Selain itu, kata dia, Undang-Undang Harmonisasi Peraturan Perpajakan (HPP) yang memberikan kemampuan pemerintah untuk mengumpulkan penerimaan lebih baik juga telah diimplementasikan.

Meski demikian, ia mengingatkan bahwa pemerintah tetap berhati-hati karena kondisi ekonomi global masih penuh dengan ketidakpastian. "Dan berbagai indikator perlu kita waspadai karena tren penerimaan pajak yang begitu tinggi harus kita lihat sustainabilitynya," jelasnya.

Kinerja pajak masih baik secara kumulatif

Secara rinci, Bendahara Negara memaparkan kinerja penerimaan pajak secara kumulatif (Januari-Agustus) berdasarkan jenisnya. PPh 21, misalnya, tumbuh 21,4 persen atau lebih tinggi dibandingkan tahun lalu yang growth-nya hanya 2,3 persen.

"PPh ini adalah pajak karyawan dan pekerja. Ini artinya, meningkatnya pekerja yang bekerja terutama di sektor formal telah terlihat dari pajak yang dibayarkan perusahaan untuk karyawannya. Ini adalah hal positif dari pemulihan ekonomi kita," tuturnya.

Kemudian, PPh 22 impor melonjak 149 persen karena aktivitas ekonomi yang mulai mengalami kenaikan. "Dan terlihat pada sisi bea dan cukai. Ini sejalan dengan growth dari impor kita sangat tinggi dalam proses pemulihan ekonomi," tuturnya.

Untuk PPh orang pribadi, kinerjanya meningkat 11,2 persen dibandingkan tahun lalu yang mengalami kontraksi 2,1 persen. Menurutnya, ini  tak lepas dari faktor pergeseran pelaporan pembayaran SPT Orang Pribadi secara tahunan.

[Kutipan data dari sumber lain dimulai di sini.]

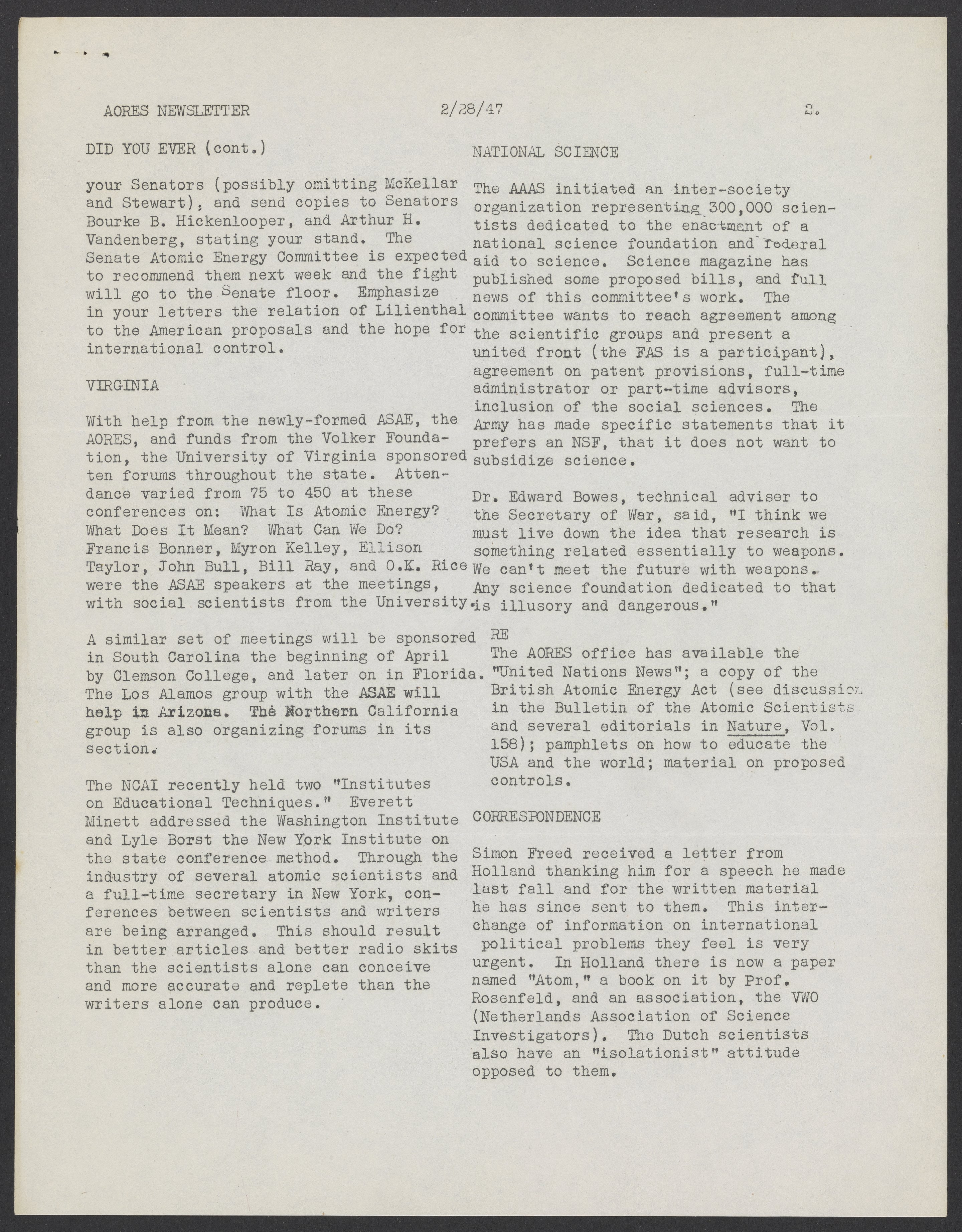 AORES NEWSLETTER 2/28/47 2.

DID YOU EVER (cont.)

your Senators (possibly omitting McKellar and Stewart), and send copies to Senators Bourke B. Hickenlooper, and Arthur H. Vandenberg, stating your stand. The Senate Atomic Energy Committee is expected to recommend them next week and the fight will go to the Senate floor. Emphasize in your letters the relation of Lilienthal to the American proposals and the hope for international control.

VIRGINIA

With help from the newly-formed ASAE, the AORES, and funds from the Volker Foundation, the University of Virginia sponsored ten forums throughout the state. Attendance varied from 75 to 450 at these conferences on: What Is Atomic Energy? What Does It Mean? What Can We Do? Francis Bonner, Myron Kelley, Ellison Taylor, John Bull, Bill Ray, and O.K. Rice were the ASAE speakers at the meetings, with social scientists from the University.

A similar set of meetings will be sponsored in South Carolina the beginning of April by Clemson College, and later on in Florida. The Los Alamos group with the ASAE will help in Arizona. The Northern California group is also organizing forums in its section.

The NCAI recently held two "Institutes on Educational Techniques." Everett Minett addressed the Washington Institute and Lyle Borst the New York Institute on the state conference method. Through the industry of several atomic scientists and a full-time secretary in New York, conferences between scientists and writers are being arranged. This should result in better articles and better radio skits than the scientists alone can conceive and more accurate and replete than the writers alone can produce.

NATIONAL SCIENCE

The AAAS initiated an inter-society organization representing 300,000 scientists dedicated to the enactment of a national science foundation and federal aid to science. Science magazine has published some proposed bills, and full news of this committee's work. The committee wants to reach agreement among the scientific groups and present a united front (the FAS is a participant), agreement on patent provisions, full-time administrator or part-time advisors, inclusion of the social sciences. The Army has made specific statements that it prefers an NSF, that it does not want to subsidize science.

Dr. Edward Bowes, technical adviser to the Secretary of War, said, "I think we must live down the idea that research is something related essentially to weapons. We can't meet the future with weapons. Any science foundation dedicated to that is illusory and dangerous."

RE
The AORES office has available the "United Nations News"; a copy of the British Atomic Energy Act (see discussion in the Bulletin of the Atomic Scientists and several editorials in Nature, Vol. 158); pamphlets on how to educate the USA and the world; material on proposed controls.

CORRESPONDENCE

Simon Freed received a letter from Holland thanking him for a speech he made last fall and for the written material he has since sent to them. This interchange of information on international political problems they feel is very urgent. In Holland there is now a paper named "Atom," a book on it by Prof. Rosenfeld, and an association, the VWO (Netherlands Association of Science Investigators). The Dutch scientists also have an "isolationist" attitude opposed to them.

Lalu, PPh Badan yang kontribusinya sangat besar dalam penerimaan pajak, mengalami kenaikan 131,5 persen dibandingkan dengan tahun lalu yang terkontraksi 2,8 persen.

"Ini menggambarkan sektor-sektor korporasi mengalami pembalikan dan pemulihan kondisi perusahaannya dan ini terkonfirmasi dengan PPh 21 yang juga positif. Artinya mereka mulai melakukan hiring atau pembukaan lowongan kerja lagi. Ini hal yang positif dari pemulihan ekonomi kita," tuturnya.

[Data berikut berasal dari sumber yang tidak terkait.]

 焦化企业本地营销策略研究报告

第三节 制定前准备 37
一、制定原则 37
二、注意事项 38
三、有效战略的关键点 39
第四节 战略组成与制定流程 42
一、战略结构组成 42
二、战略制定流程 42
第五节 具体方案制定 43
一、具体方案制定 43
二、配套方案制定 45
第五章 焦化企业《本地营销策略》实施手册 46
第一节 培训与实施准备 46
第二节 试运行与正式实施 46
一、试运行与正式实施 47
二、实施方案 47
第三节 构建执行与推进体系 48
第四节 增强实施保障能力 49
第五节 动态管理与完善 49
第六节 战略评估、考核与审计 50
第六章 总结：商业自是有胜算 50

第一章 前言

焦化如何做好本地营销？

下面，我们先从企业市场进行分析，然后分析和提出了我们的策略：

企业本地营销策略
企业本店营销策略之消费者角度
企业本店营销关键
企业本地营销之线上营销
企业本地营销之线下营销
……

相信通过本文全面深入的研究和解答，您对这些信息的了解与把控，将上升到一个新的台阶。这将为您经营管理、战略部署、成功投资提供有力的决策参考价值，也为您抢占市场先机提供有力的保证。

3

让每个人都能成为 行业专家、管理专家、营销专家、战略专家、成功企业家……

Ada pula PPh 26 yang tumbuh positif karena pembayaran dividen, bunga dan royalti ke luar negeri yang dalam hal ini juga berhubungan dengan kinerja korporasi. "PPh final kita juga mengalami kenaikan karena normalisasi dampak penurunan tarif PPh, bunga obligasi, dan juga pengalihan saham 2021 yang tidak mengalami pengulangan," jelas Mantan Direktur Pelaksana Bank Dunia tersebut.

Untuk PPN dalam negeri, yang menggambarkan kegiatan ekonomi domestik, tumbuh 41,2 persen atau dalam hal ini naik tajam dibandingkan tahun lalu yang tumbuh 12,6 persen. "Kontribusi PPN DN 21,4 persen dari total penerimaan pajak kita, yang menggambarkan kegiatan dari perekonomian kita sudah mulai membaik. Sedangkan PPN impor yang kontribusinya 14,9 persen juga tumbuh 48,9 persen, tandasnya.